Ev hapsi alanlardan biri de Baran Doğan. Kadıköy’deki eylemlerde arkadaşlarının gözaltına alınmasının ardından polislere 'Ne yapıyorsunuz?' diye seslenmesiyle birlikte gözaltına alındığını söyleyen Doğan, Drama Eğitmeni.

Baran Doğan’a da diğer arkadaşları gibi gözaltı esnasında ters kelepçe yapılmış. Kolunun fazla sıkıldığını ve bunun ardından polislere "Daha ne kadar sıkacaksınız" diye tepki gösterdiğini aktaran Doğan, gözaltı araçlarında kalabalık olduklarını ve hemen hemen herkesin maskesinin ya çıktığını ya da yırtıldığını belirtti.

"Avukatların getirdiği yiyecekler bize verilmedi"

Vatan Caddesi’ndeki İstanbul Emniyet Müdürlüğü’ndeki nezarette polislere kötü muameleden dolayı onların vereceği yiyecek ve içeceği tüketmek istemediklerini söylediklerini anlatan Doğan, "Avukatların getirmiş olduğu yiyecekleri de vermediler" dedi. 

Daha sonra Kartal’daki Anadolu Adliyesi’nin alt katında nezarette tutulduklarını söyleyen Doğan'a da Aslı Altınok gibi ifadesi dahi alınmadan ev hapsi cezası verildi.

Doğan bu durumu şöyle anlatıyor:

Saat 14:00- 15:00 civarlarında oradaydık.
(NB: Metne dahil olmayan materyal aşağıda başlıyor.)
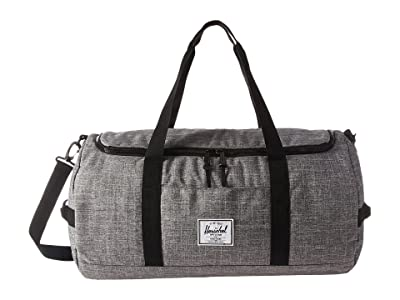 Herschel Supply Co. Sutton (Raven Crosshatch 1) Duffel Bags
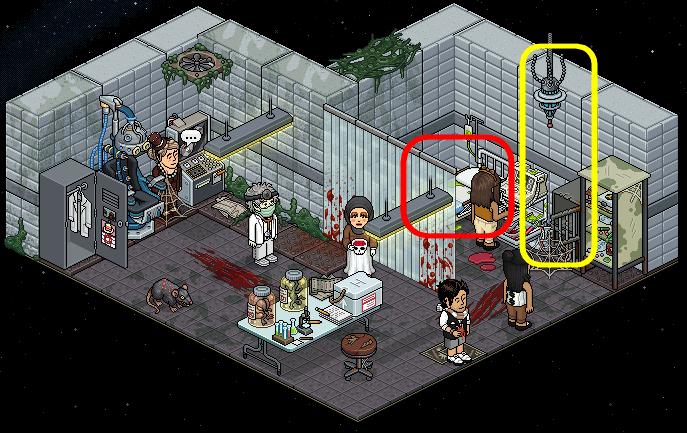 [A] Chapitre III - L'hôpital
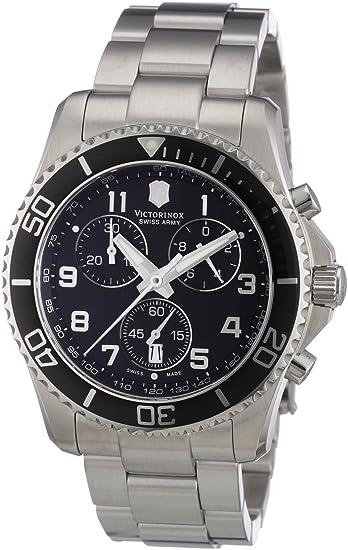 Victorinox Classic 241432 - Reloj cronógrafo de cuarzo para hombre, correa de acero inoxidable color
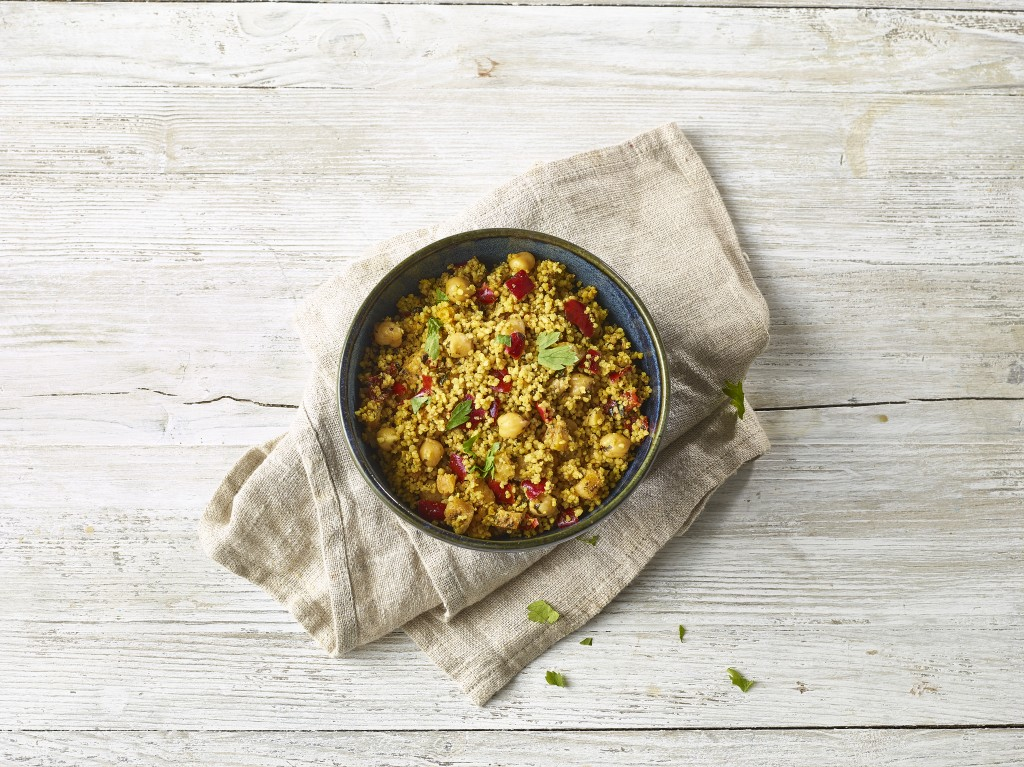Moroccan Fruity Cous Cous Salad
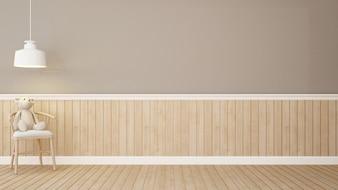 茶色の部屋の椅子にテディベア3Dレンダリング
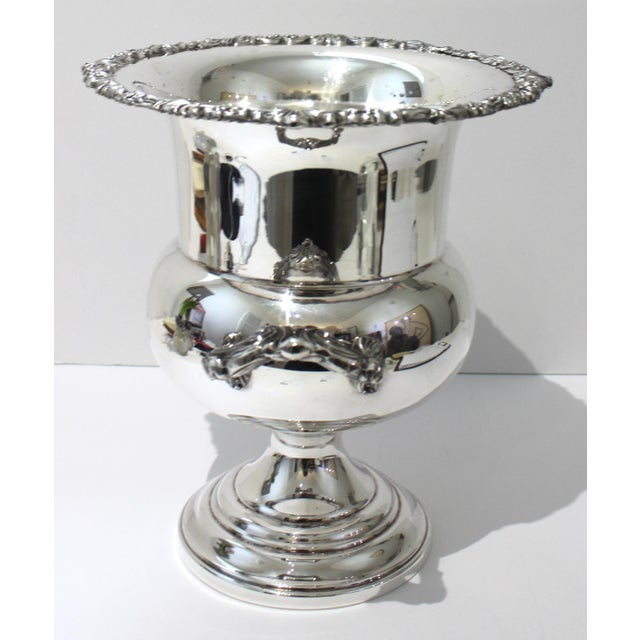 Vintage Sheridan Champagne Ic Bucket Silver Plate For Sale - Image 4 of 12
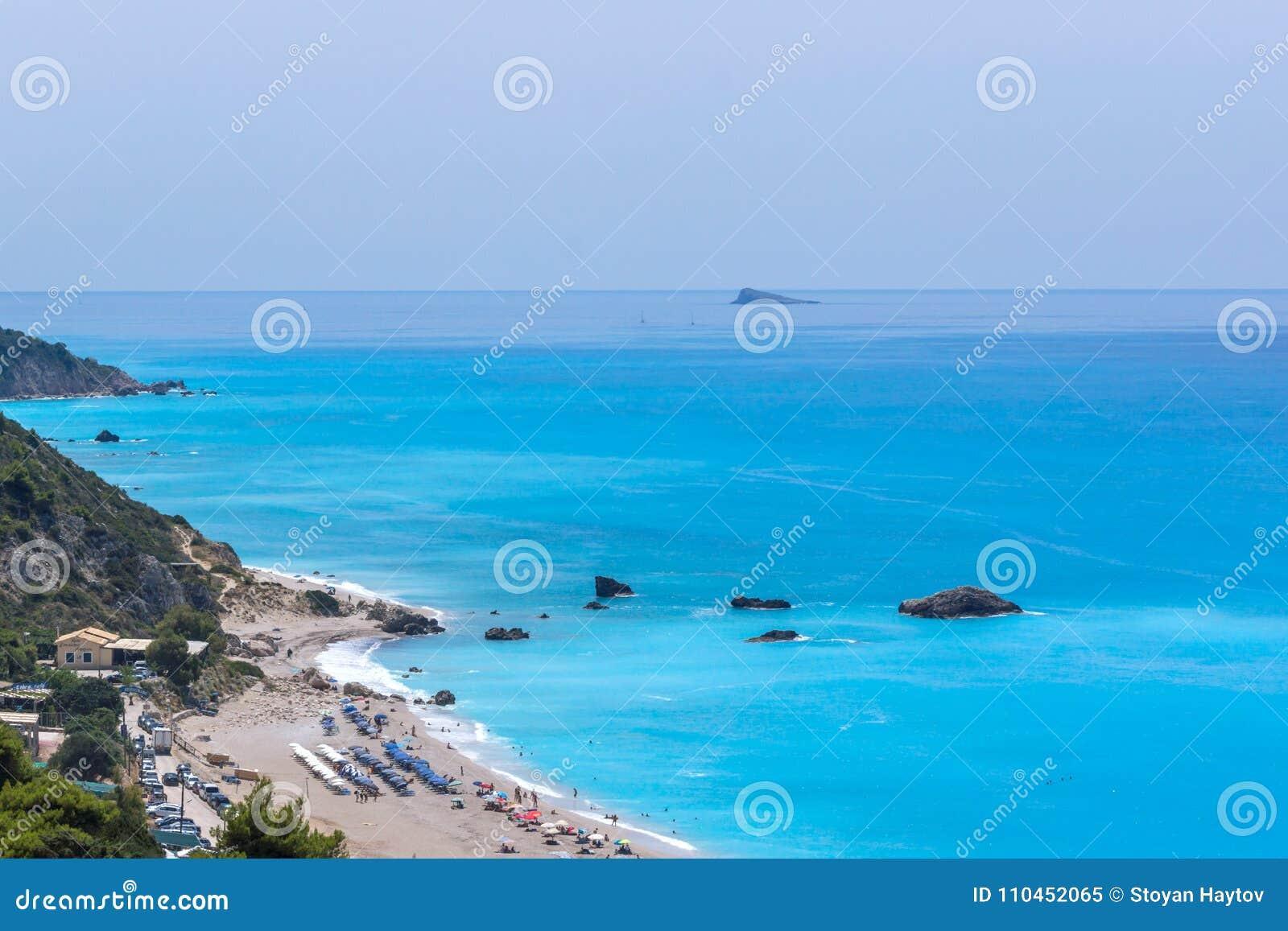 Panoramautsikt av den Kathisma stranden, Lefkada, Grekland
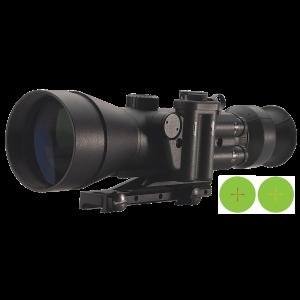 Night Optics NS7403G D-740 Night Vision Scope Gen 3 4x 100mm 525 ft @ 1000 yds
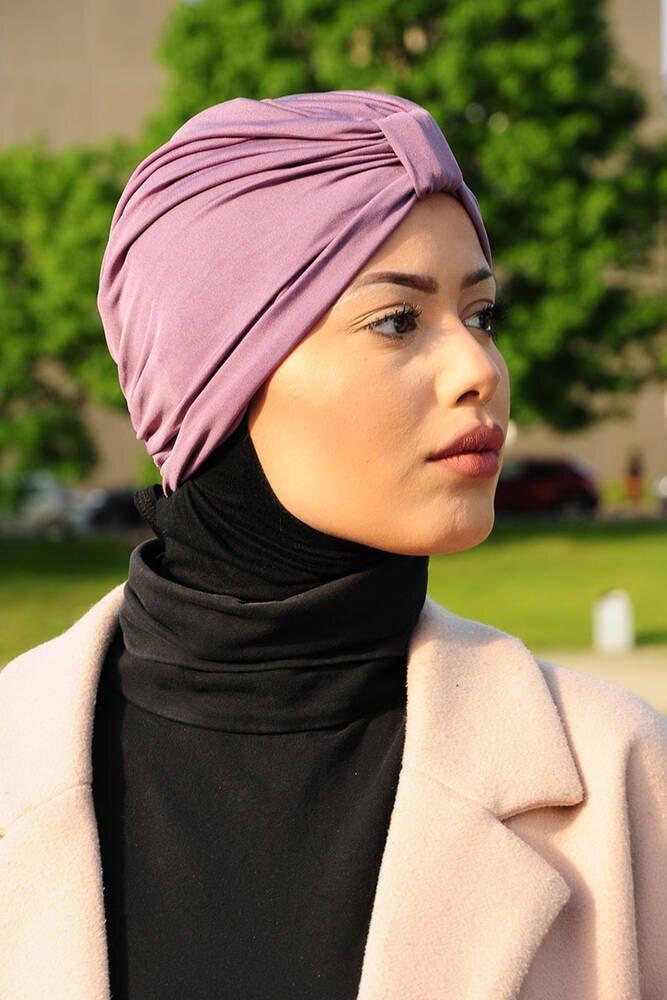 turban-orient-lilas.jpg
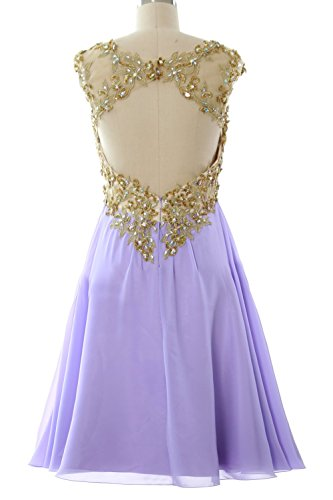 MACloth Women Cap Sleeve Gold Lace Chiffon Short Prom Homecoming Dress Ball Gown Schwarz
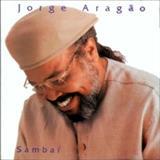 Jorge Aragão - SAMBAÍ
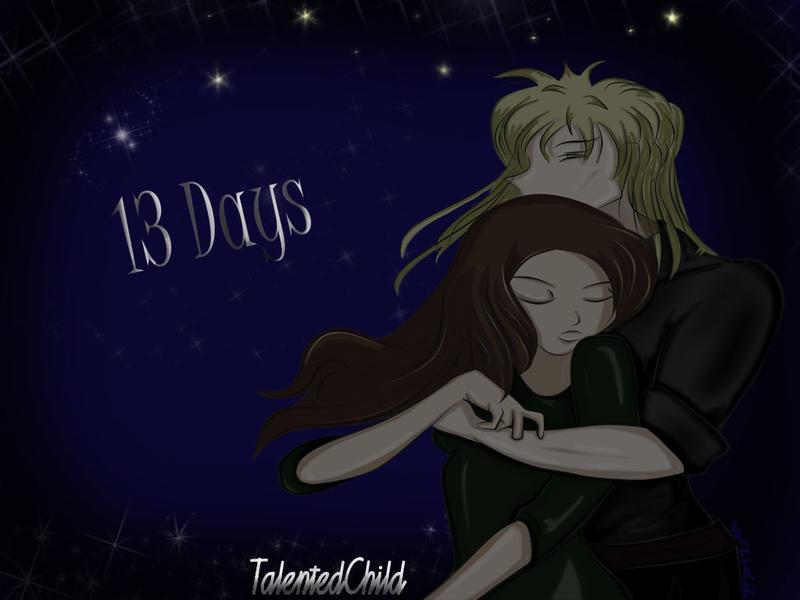 Thirteen Days-Labyrinth by sintar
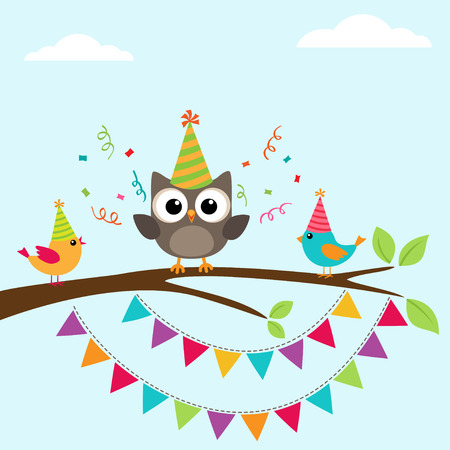 Ilustración de happy birthday greeting card with birds on tree - Imagen libre de derechos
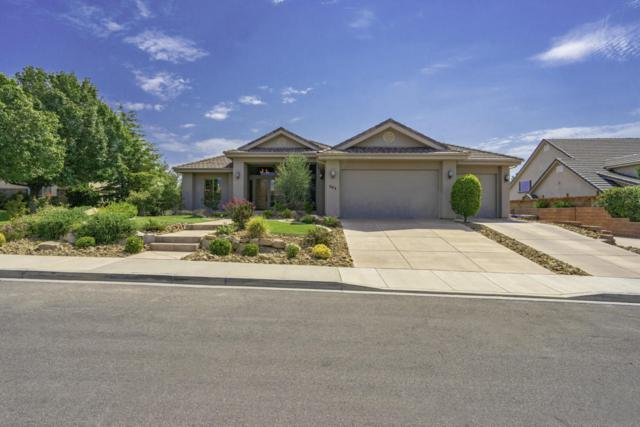 303 S Five Sisters Dr, St George, UT 84790 (MLS #18-196478) :: Red Stone Realty Team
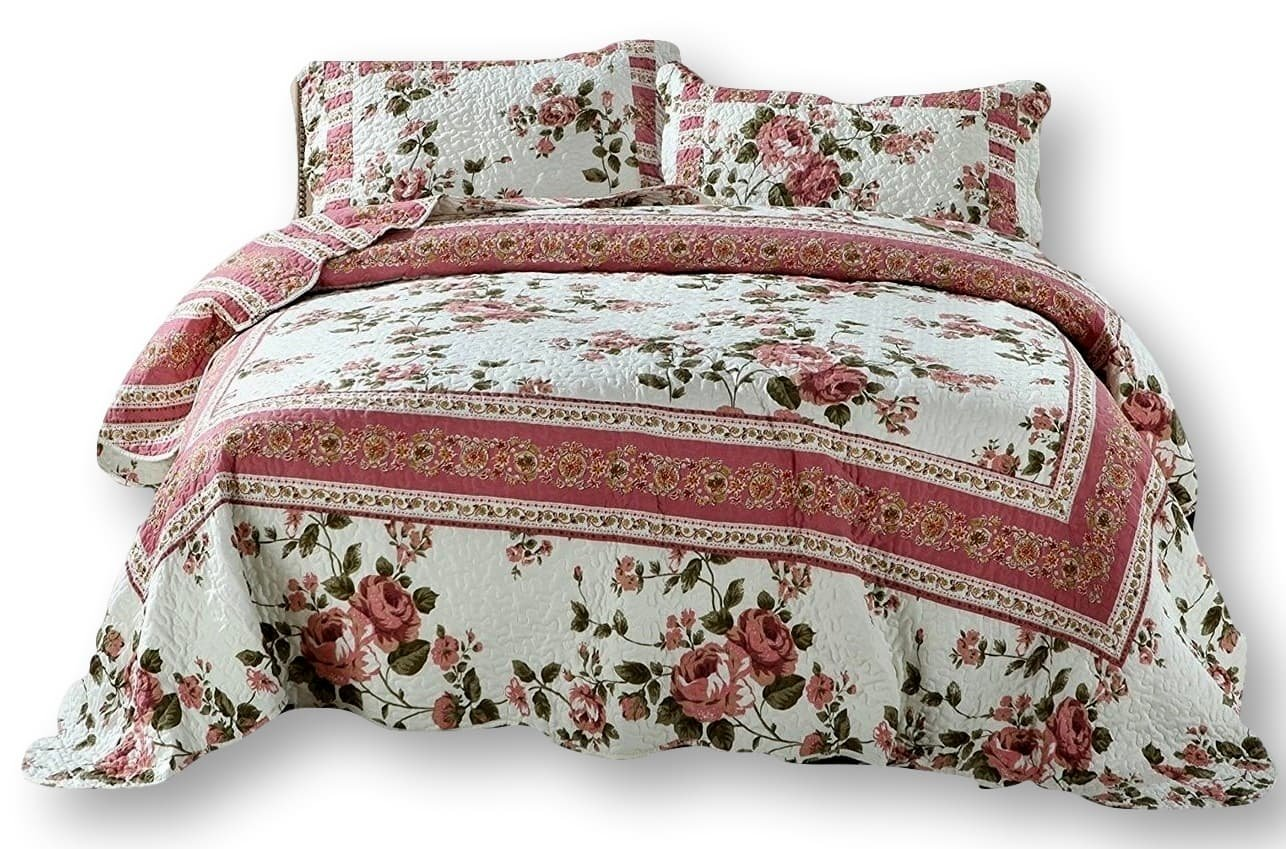 DaDa Bedding Cottage Bedspread Set - Dusty Roses Reversible Quilted Coverlet - Vibrant Floral Multi Colorful Mauve Pink - Twin - 2-Pieces
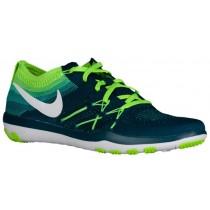 Nike Free TR Focus Flyknit - Women's Running Shoe - Midnight Turq/White/Electric Green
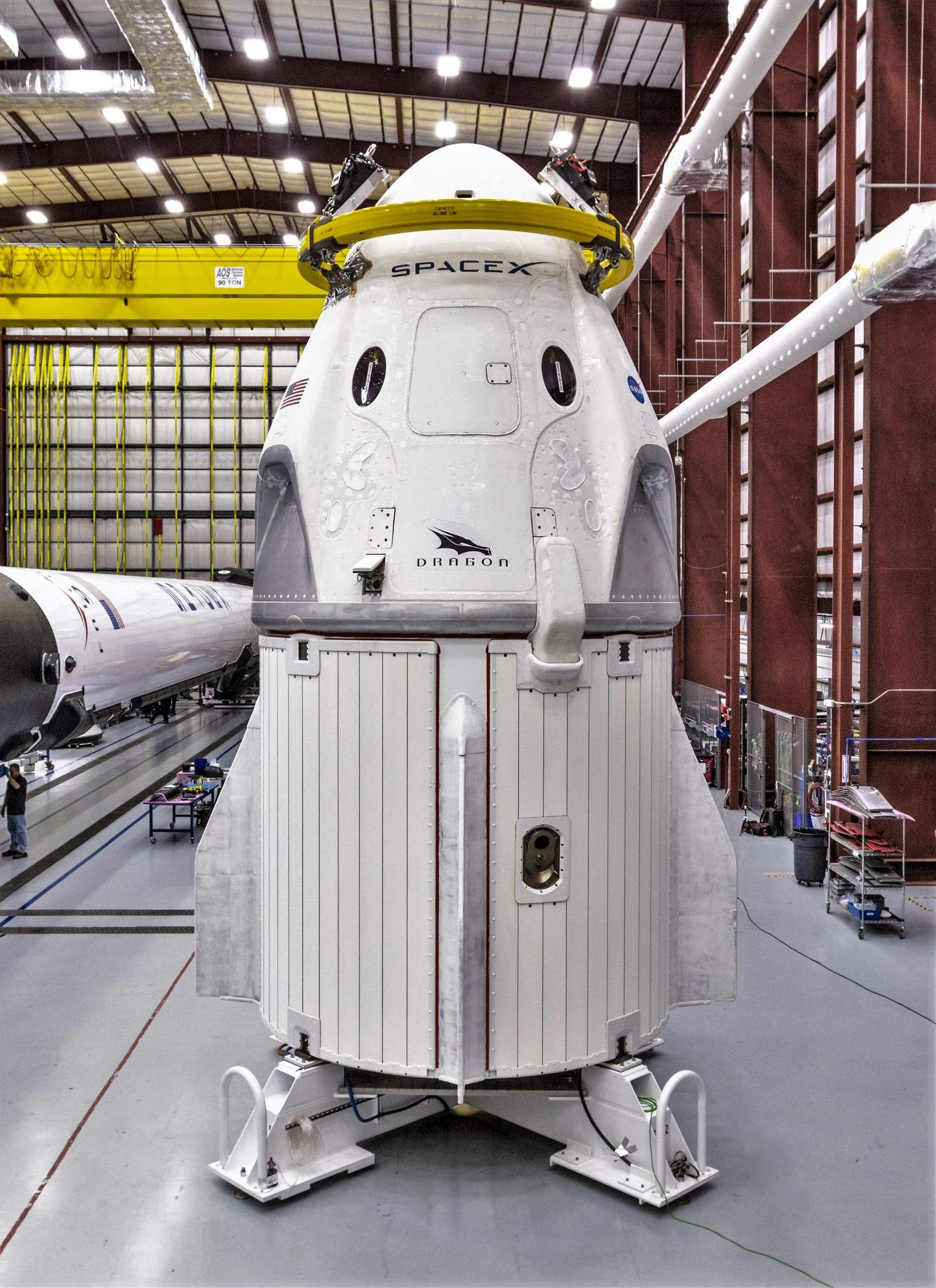 Crew Dragon DM-1 and Falcon 9 B1051 39A (SpaceX) 3 tall(c)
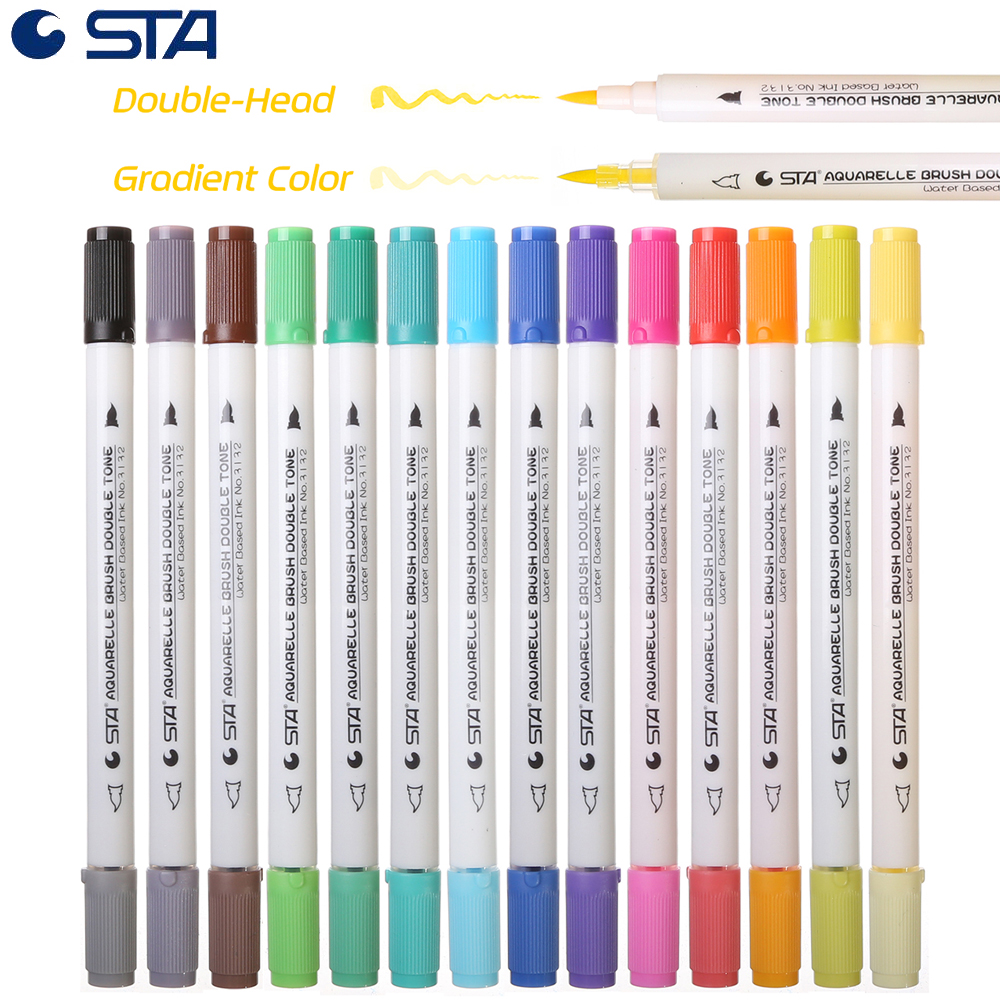 STA 28 Gradient Color Art Brush Markers Artist Dual Headed Watercolor Marker Pen For Drawing Coloring Design Manga Calligraphy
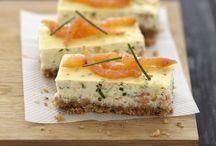 Cheese cakes salés et sucrés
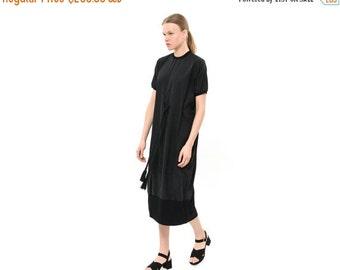 SALE 40% OFF Loose Fit Modern Kaftan Dress, Womens Summer Fashion, Short Sleeve Casual Midi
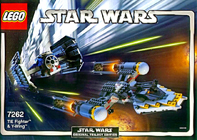 Lego 7672 TIE Fighter & Y-Wing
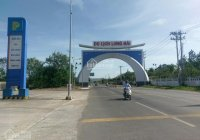 Bán đất nền khu dân cư Moon Lake, TP Bà Rịa - Vũng Tàu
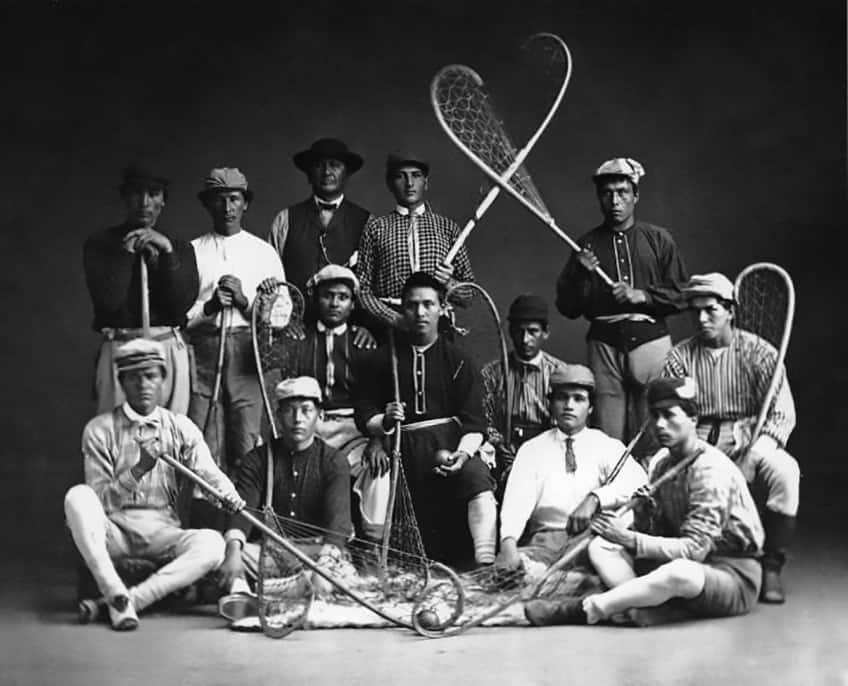 The Kahnawake Lacrosse Club, Montreal, 1867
Ve o saatten 23:00’e kadar hiç bir açıklama yapılmadan nezarette tutulmaya devam edildik. Sonra 'savcıya ifadeye çıkacaksınız' dediler. Savcıya filan çıkmadık. Aradan zaman geçtiğinde bazı görevliler gelip 10 arkadaşın tutuklama talebiyle götürüldüğünü, bizim denetim talebiyle mahkemeye sevk edildiğimizi söyledi. Ve biz suçlandığımız şeyden haberimiz olmadan, savcının tam olarak hangi suçlamalarla sevk ettiğini, hâkimin neyle yargıladığını bilmeden saatlerce tutulduk. Sadece 'adli kontrol' dediler. Âmâ hâkime ifade vermedik, savcıya ifade vermedik, savunma yapmadık ve en önemlisi hangi suçlamalarla yargılandığımızdan haberimiz bile yoktu. 23:00 civarında çıktık. Çıktığımızda ben ev hapsi aldığımı Milletvekili Erkan Baş’tan öğrendim.  

"Ev hapsiyle maddi sıkıntılar gelecek"

Doğan, ev hapsi ile birlikte işsizlikle boğuşacağını ve maddi sıkıtılar yaşayacağını belirtti:

Mart ayından beri işsizim. Nisan ayında kültür sanat merkezimizi açmayı planlıyorduk fakat koronavirüs nedeniyle bütün atölyeler iptal edildi. Geçen yıl mart ayından beri işsizim diyebilirim. Ara ara drama atölyeleri düzenliyoruz online olarak. Borç harç içerisinde geçinmeye çalışıyorum. Bu ev hapsi sürecİ benim işsizliğimi daha da derinleştiren ve maddi imkân sağlamamı elimden alan bir şeye dönüştü.

"Cezaevinde fatura yok ama ev hapsinde var"

"Hapis değil bu ev hapsi diye söylüyorlar fakat normal hapisten dezavantajları da var" diyen Baran Doğan, bunu şu sözlerle açıklıyor:

Mesela; elektrik, su, doğalgaz, kira gibi dertlere cezaevindeyken sahip değilsin. Çünkü devlet bu yükümlülüğü senin üzerinden alıyor. Fakat ev hapsinde devlet bu yükümlülüğü senin üzerine yıkıyor. Bundan dolayı biz bu sefer ciddi bir imkânsızlık içerisindeyiz. Gıda, mutfak ve ev giderlerini kim karşılayacak? Bizi bir evin içerisinde bıraktılar, işsiz bıraktılar, aç bıraktılar. İş olana vermediler ve evden çıkmamız halinde tutuklanacağımızı söylüyorlar. Bunun hapisten hiçbir farkı yok. Tek olanağımız film izleyebilmek, televizyon seyredebilmek ve internet kullanabilmek. Bunların dışında hiç hapisten hiçbir farkı yok.